Seine Lügen kommen mir komischerweise so süß herüber. Doch Oma zerstört es mit einem Satz. "Ah! Mitchel, kann das sein?"
Durch ihre Aufregung scheint sie nicht zu merken, wie Jordan sich alleine durch seinen Namen anspannt und die süße Luft dunkel werden lässt. Nun mit gepresstem Lächeln bestätigt er es, während sein Griff härter wird. Sie lacht triumphierend auf und lehnt sich siegreich an den Tisch. "Ich wusste doch, dass sie in unseren letzten Familienessen Liebeskummer hatte! Nur, dass es nicht Mitchel war, sondern du! Wie geht es dem Guten Überhaupt?" richtet sie nun an mich, aber genauso sehr spüre ich Jordans brennenden Blick auf mir. Das wird noch ein Nachspiel geben. Dabei hatte ich gehofft, sie würde Miti heute nicht erwähnen.
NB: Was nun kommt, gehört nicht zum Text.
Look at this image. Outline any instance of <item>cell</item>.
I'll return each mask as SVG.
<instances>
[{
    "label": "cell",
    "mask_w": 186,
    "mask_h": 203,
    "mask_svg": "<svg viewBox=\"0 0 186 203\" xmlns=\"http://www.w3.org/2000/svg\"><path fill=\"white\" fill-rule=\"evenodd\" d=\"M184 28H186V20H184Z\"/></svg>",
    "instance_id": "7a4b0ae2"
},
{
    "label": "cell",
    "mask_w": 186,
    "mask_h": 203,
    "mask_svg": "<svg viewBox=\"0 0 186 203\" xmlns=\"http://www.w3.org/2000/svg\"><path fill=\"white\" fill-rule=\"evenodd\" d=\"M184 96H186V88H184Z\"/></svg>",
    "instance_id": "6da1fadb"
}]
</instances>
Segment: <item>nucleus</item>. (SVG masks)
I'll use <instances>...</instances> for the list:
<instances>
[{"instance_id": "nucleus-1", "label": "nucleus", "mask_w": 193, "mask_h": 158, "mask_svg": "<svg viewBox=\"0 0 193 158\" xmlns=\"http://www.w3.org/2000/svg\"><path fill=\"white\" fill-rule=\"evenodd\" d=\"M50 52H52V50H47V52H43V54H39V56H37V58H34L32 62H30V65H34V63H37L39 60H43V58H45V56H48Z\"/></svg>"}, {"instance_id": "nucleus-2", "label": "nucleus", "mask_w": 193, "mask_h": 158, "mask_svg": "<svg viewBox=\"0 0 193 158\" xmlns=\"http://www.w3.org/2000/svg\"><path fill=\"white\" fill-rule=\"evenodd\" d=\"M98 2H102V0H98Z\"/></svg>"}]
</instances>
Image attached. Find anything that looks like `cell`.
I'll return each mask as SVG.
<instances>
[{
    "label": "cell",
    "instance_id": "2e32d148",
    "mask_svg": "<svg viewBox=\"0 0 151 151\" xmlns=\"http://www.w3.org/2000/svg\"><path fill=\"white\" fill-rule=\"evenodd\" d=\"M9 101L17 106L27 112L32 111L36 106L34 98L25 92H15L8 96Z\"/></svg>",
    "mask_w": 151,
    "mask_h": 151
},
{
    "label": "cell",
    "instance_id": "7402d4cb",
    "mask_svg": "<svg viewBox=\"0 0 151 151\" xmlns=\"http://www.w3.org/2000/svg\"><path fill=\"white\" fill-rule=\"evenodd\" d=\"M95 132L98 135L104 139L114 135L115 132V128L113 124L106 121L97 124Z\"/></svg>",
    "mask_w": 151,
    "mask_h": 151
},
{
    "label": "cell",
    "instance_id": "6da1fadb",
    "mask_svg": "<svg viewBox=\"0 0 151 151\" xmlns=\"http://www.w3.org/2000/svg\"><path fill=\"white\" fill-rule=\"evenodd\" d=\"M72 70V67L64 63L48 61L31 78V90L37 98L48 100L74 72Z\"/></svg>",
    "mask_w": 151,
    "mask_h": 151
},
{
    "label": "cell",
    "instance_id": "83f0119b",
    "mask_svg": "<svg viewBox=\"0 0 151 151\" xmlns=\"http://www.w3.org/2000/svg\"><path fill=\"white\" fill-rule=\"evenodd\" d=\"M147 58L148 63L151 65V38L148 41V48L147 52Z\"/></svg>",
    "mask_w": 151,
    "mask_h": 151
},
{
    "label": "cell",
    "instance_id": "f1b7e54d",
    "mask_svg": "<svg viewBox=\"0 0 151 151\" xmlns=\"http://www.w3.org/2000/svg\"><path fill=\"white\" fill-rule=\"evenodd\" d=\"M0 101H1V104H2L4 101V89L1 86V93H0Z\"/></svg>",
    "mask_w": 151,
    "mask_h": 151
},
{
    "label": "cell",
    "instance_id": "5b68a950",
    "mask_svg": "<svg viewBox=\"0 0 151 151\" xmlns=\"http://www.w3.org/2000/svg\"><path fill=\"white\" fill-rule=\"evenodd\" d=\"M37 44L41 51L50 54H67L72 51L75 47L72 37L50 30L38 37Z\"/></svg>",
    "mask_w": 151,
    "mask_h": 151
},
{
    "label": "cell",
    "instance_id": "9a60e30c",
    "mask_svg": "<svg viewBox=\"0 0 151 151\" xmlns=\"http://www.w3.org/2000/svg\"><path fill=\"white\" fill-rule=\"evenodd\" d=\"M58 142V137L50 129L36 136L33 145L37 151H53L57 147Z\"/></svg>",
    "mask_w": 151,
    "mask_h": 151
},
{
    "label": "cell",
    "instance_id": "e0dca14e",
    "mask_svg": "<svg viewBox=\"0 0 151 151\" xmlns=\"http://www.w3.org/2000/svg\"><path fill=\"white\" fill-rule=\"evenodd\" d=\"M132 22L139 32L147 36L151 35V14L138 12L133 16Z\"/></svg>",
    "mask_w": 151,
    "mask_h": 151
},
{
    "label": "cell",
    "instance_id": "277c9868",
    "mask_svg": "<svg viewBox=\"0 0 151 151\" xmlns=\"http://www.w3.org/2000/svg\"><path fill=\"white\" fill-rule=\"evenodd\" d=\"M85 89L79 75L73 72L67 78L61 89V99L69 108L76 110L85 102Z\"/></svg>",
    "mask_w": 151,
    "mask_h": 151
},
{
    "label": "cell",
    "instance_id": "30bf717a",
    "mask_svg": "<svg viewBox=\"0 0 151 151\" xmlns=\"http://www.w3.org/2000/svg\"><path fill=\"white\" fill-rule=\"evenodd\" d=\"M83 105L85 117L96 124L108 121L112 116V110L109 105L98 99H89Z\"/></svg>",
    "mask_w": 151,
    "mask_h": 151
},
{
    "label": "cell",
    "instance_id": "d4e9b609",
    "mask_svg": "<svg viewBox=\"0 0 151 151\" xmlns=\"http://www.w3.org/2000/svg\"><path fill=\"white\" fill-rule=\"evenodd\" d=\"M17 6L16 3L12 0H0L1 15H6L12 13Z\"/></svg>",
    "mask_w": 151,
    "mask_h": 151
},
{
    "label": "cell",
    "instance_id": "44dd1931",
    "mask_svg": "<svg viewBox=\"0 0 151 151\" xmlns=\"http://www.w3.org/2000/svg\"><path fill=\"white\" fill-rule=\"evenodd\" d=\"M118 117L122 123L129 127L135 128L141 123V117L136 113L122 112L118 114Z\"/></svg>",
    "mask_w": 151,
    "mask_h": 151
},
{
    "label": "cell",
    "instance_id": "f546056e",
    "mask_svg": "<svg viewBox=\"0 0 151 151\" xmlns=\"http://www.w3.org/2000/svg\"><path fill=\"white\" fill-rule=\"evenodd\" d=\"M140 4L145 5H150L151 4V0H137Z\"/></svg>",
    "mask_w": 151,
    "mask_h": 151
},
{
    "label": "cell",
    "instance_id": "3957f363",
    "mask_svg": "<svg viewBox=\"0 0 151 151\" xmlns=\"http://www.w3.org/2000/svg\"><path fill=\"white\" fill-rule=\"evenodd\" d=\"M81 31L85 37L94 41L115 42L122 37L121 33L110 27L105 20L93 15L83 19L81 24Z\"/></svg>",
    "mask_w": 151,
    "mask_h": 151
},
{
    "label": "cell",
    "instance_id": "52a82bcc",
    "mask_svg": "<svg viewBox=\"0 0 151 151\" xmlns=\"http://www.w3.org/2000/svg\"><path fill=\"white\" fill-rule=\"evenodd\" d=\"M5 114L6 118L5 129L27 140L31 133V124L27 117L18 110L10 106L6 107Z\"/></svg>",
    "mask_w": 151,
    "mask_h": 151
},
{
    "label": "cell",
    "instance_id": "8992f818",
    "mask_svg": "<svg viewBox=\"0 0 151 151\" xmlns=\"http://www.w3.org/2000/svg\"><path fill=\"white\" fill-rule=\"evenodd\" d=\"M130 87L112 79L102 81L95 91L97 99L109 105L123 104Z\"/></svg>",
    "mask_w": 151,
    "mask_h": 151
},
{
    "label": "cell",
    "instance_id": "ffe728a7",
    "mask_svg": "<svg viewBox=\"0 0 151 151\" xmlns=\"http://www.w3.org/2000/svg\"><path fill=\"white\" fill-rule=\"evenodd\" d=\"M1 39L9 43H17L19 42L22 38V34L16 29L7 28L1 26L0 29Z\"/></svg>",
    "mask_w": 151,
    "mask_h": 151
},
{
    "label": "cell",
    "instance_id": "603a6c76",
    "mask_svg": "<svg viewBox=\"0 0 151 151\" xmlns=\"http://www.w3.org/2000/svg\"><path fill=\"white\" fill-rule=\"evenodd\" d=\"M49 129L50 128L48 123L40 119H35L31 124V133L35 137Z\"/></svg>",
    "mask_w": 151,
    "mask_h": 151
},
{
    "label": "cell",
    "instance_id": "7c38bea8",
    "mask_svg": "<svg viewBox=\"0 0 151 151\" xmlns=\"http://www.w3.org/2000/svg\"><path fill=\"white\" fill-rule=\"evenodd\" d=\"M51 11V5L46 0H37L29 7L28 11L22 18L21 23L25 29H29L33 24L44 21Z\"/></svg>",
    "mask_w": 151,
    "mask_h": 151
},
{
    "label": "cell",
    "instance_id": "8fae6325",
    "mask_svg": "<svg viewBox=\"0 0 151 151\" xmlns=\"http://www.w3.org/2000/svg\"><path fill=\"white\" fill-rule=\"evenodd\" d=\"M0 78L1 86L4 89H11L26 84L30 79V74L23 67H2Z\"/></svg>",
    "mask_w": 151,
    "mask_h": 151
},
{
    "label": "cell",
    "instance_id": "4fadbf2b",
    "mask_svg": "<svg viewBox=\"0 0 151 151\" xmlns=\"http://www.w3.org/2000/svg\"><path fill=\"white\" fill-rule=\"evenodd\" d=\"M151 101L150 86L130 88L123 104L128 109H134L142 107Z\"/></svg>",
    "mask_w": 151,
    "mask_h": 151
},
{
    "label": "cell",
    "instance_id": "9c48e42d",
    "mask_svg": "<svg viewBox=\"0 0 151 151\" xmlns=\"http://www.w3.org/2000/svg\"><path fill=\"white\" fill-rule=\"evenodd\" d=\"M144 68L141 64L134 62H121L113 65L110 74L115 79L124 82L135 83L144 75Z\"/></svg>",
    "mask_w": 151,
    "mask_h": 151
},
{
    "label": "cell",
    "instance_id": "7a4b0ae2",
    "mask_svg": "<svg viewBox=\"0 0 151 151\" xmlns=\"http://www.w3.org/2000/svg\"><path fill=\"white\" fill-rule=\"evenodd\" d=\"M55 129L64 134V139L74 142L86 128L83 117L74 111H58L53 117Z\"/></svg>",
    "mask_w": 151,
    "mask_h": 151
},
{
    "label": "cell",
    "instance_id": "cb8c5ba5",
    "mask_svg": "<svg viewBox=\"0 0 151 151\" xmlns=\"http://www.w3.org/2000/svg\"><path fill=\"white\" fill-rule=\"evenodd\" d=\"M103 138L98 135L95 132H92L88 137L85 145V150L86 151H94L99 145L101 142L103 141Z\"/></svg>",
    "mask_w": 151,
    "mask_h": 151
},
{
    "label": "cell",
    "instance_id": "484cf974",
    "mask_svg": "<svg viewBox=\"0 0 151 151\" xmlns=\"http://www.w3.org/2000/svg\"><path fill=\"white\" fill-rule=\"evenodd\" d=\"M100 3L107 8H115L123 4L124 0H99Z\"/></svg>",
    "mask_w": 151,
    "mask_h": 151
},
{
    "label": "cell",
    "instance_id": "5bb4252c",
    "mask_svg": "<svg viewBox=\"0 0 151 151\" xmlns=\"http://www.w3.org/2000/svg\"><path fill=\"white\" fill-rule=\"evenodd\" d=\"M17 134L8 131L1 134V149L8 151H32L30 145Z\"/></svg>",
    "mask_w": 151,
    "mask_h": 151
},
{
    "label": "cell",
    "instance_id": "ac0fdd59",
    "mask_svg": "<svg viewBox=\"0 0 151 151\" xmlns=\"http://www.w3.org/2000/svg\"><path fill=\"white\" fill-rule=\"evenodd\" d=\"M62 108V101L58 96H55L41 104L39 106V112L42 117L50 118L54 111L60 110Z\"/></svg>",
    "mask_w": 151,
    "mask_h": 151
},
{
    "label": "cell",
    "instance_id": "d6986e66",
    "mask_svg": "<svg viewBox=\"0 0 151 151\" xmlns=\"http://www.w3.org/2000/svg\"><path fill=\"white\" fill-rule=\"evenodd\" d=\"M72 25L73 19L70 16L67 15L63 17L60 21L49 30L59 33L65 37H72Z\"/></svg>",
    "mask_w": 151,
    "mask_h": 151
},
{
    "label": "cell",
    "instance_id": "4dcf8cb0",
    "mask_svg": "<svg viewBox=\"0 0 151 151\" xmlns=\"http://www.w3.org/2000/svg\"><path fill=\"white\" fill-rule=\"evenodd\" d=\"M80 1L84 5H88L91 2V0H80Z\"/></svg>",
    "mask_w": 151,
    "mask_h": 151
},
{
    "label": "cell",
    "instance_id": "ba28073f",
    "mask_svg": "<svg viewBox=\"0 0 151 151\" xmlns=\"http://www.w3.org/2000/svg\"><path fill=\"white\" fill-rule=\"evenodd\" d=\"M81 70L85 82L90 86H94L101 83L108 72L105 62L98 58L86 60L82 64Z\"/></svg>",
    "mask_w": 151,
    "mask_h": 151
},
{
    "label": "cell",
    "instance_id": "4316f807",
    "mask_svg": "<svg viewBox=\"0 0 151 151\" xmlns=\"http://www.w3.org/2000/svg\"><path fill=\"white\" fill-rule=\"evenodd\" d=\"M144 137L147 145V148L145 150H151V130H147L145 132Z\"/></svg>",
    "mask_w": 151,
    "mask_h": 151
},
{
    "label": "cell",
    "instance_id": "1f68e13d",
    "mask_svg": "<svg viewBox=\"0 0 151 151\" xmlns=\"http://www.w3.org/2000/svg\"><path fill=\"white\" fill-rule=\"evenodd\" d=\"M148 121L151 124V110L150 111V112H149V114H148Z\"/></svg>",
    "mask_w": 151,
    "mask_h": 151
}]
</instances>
Seufzend lehne ich mich in meinem Stuhl zurück. "Ihm geht es gut." lüge ich, "Was machen Clare und Adam?" weiche ich schnell aus, doch meine ersten Fluchtgedanken sind immer die schlechtesten, weshalb ich jetzt nur hoffen kann, dass sie Edwin nicht ansprechen wird. Alleine mich an vorhin zu erinnern lässt mich schwer schlucken.